> _TASK TO COMPLETE_:
Can you transcribe every line exactly and leave the pictures behind?

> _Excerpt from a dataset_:

────────────────────

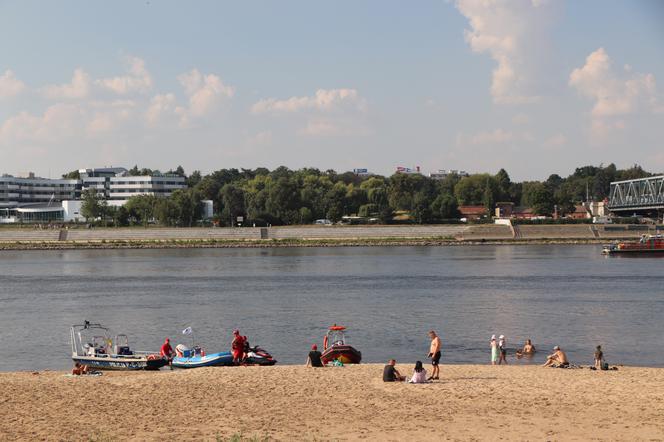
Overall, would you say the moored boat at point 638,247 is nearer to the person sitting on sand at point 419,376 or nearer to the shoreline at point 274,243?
the shoreline at point 274,243

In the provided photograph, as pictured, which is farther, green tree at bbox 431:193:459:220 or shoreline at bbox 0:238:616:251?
green tree at bbox 431:193:459:220

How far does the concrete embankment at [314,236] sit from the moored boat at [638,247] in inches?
753

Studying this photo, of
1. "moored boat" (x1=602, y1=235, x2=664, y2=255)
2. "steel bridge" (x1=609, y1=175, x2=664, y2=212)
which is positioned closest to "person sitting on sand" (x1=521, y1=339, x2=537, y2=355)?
"moored boat" (x1=602, y1=235, x2=664, y2=255)

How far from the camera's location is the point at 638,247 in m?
109

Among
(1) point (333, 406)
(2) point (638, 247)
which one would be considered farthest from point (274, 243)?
(1) point (333, 406)

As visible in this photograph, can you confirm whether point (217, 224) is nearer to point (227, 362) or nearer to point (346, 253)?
point (346, 253)

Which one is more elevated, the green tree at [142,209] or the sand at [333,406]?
the green tree at [142,209]

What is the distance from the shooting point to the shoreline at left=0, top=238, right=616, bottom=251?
131625mm

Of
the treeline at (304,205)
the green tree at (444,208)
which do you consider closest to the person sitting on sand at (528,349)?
the treeline at (304,205)

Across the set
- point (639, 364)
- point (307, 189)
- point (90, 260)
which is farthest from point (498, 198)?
point (639, 364)

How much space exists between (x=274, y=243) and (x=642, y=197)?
75.1m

────────────────────

> _SOLUTION_:
Overall, would you say the moored boat at point 638,247 is nearer to the person sitting on sand at point 419,376 or nearer to the shoreline at point 274,243?
the shoreline at point 274,243

In the provided photograph, as pictured, which is farther, green tree at bbox 431:193:459:220 or shoreline at bbox 0:238:616:251?
green tree at bbox 431:193:459:220

How far does the concrete embankment at [314,236] sit from the moored boat at [638,247] in inches?
753

Studying this photo, of
1. "moored boat" (x1=602, y1=235, x2=664, y2=255)
2. "steel bridge" (x1=609, y1=175, x2=664, y2=212)
which is positioned closest to "person sitting on sand" (x1=521, y1=339, x2=537, y2=355)?
"moored boat" (x1=602, y1=235, x2=664, y2=255)

How far from the camera's location is the point at 638,247 in m?
109

Among
(1) point (333, 406)
(2) point (638, 247)
which one would be considered farthest from point (274, 243)?
(1) point (333, 406)

As visible in this photograph, can you confirm whether point (217, 224) is nearer to point (227, 362) or nearer to point (346, 253)?
point (346, 253)

Which one is more elevated, the green tree at [142,209] or the sand at [333,406]?
the green tree at [142,209]

What is the distance from the shooting point to the shoreline at left=0, top=238, right=616, bottom=251?
131625mm

Of
the treeline at (304,205)
the green tree at (444,208)
which do you consider closest to the person sitting on sand at (528,349)?
the treeline at (304,205)

Across the set
- point (639, 364)
- point (307, 189)
- point (90, 260)
which is farthest from point (498, 198)?
point (639, 364)

How much space exists between (x=274, y=243) and (x=642, y=197)?
75.1m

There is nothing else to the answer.